#### ASSIGNMENT
Copy each entry below exactly. No images.

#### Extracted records
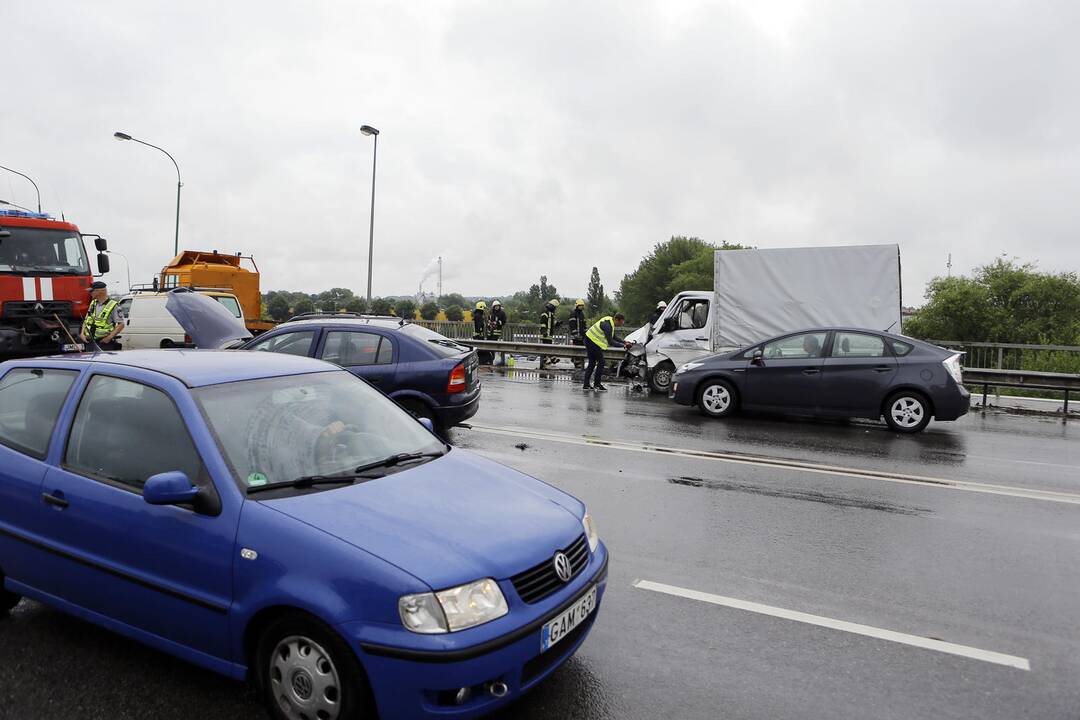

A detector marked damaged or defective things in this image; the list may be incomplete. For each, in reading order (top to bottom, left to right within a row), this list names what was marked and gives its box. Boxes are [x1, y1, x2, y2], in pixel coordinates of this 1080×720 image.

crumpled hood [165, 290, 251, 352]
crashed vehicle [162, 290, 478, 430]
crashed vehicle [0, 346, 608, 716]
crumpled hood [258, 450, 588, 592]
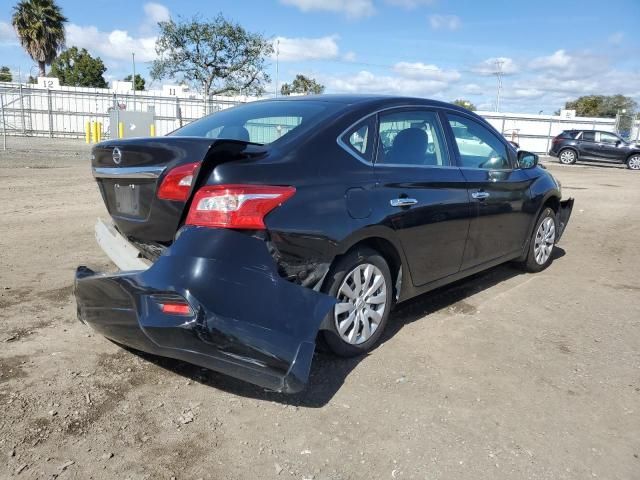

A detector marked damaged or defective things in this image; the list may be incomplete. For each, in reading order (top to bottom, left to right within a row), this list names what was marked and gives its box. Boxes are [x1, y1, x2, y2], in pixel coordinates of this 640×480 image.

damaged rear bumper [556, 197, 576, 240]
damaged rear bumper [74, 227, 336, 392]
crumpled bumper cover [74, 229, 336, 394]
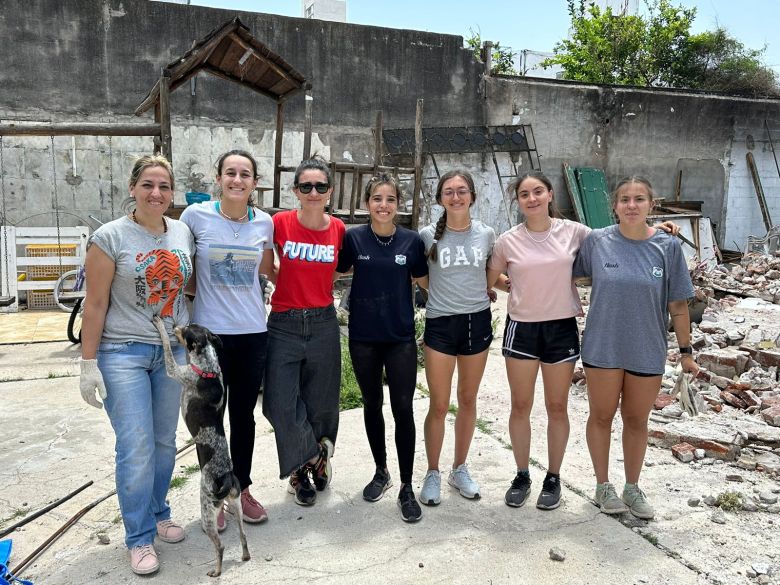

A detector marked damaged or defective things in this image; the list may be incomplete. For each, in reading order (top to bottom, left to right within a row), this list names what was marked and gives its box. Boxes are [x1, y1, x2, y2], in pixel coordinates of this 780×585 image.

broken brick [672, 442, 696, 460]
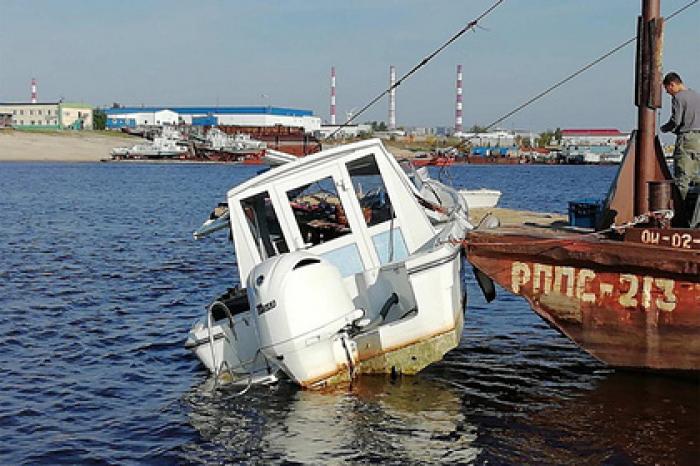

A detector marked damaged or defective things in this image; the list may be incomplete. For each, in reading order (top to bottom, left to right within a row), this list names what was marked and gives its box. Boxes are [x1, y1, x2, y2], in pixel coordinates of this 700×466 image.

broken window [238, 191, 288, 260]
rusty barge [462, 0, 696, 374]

#### SOLVED PROBLEM
A detector marked damaged or defective things in this image; the list may be incomplete. For each, in reading order (top to bottom, left to right within a row), this list names what was marked and gives its box. Boxes are [x1, y1, x2, y2], in pixel coordinates of this 1080×720 image.

crumpled hood [165, 290, 251, 352]
crashed vehicle [162, 290, 478, 430]
crashed vehicle [0, 346, 608, 716]
crumpled hood [258, 450, 588, 592]

A detector marked damaged or defective things in this image; the list may be incomplete. For each, in reading order (top to bottom, left to right within a row), this list names what was marked and gives its box. Boxes are [x1, y1, x2, y2], in pixel coordinates of this 640×480 image.

damaged rear bumper [556, 197, 576, 240]
damaged rear bumper [74, 227, 336, 392]
crumpled bumper cover [74, 229, 336, 394]

A detector marked damaged or defective things in this image; the list may be incomplete. For each, in reading order (top to bottom, left to right within a row), this list names what was marked and gives its box. Boxes are [x1, y1, x2, y2], in pixel coordinates of this 780×585 image.

broken brick [672, 442, 696, 460]

A detector marked damaged or defective things in this image; the list may be incomplete. For each, in reading order (top to bottom, left to right within a row), this list names what was marked and gives its box. Boxes are [x1, y1, x2, y2], in pixel coordinates of this 700×466 image.

broken window [238, 191, 288, 260]
rusty barge [462, 0, 696, 374]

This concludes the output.